RIP:フルハウスの俳優ボブ・サゲットを偲ぶ
悲しいニュースが入ってきました…。
日本でも大人気のシットコム フルハウス (Full House) のダニー役でお馴染み、ボブ・サゲット (Bob Saget) が、フロリダ州のホテルで亡くなっているのが発見されました。65歳でした。まだまだ若いのに…。
今回は追悼ブログです。
※本文中の和訳については、意訳なので細かい表現の違いはお許しください。
CONTENTS
日本でのフルハウス
フルハウスが人生で初めて見た海外ドラマ、という人も多いのではないでしょうか?Eテレ(当時はNHK教育)で、たしか天才てれびくんの後くらいに放送していましたよね。教育での放送はもちろん吹き替えでしたが、字幕付きのDVDボックスも売っていましたし、NETFLIXにはフルハウスだけでなく、新シリーズの フラーハウス (Fuller House) も見られます。

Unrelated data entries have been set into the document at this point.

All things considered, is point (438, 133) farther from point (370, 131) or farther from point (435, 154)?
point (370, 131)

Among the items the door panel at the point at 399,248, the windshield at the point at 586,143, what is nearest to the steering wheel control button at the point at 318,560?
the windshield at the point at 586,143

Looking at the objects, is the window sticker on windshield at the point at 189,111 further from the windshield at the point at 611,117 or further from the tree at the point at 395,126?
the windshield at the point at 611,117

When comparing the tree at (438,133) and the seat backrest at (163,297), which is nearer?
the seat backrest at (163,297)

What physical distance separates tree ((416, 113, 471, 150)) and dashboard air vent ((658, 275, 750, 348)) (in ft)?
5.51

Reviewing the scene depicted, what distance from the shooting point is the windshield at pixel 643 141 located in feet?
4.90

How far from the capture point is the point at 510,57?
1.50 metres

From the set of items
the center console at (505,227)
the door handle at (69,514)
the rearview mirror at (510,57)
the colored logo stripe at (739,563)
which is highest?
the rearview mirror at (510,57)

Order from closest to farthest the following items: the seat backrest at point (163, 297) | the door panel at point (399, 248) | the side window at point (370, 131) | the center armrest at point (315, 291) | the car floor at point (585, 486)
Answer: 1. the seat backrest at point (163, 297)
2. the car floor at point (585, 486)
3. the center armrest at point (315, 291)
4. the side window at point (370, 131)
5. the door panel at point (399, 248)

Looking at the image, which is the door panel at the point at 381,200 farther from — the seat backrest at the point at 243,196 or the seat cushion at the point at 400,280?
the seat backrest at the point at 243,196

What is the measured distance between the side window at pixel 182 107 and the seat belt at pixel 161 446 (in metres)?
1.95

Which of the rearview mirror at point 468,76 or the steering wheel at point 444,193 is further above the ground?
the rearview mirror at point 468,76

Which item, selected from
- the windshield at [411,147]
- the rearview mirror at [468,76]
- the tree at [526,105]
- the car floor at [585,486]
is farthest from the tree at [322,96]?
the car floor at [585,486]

そんな経緯から、この作品と共に育った人も多い、日本人にとっては馴染みの深い海外ドラマなので、今回の訃報は多くの日本人にとってもショッキングだったのではないでしょうか…。
ニュース詳細
彼を愛する私たちファンをはじめ、彼の第2の家族のような存在であったキャストたちにとって、このニュースで1番気になるのが、やっぱり「なぜ?」という部分。死因はまだ調査中で発表されていませんが、警察の発表では、海外セレブの死因で多いドラッグの過剰使用や、殺人などの犯罪の痕跡は、見つかっていないとのこと。(追記:追加の調査で、おそらく心臓発作か脳梗塞と言われています。)彼はその日、自身のコメディツアーの公演を終えたばかりであり、インスタグラムにも投稿していました。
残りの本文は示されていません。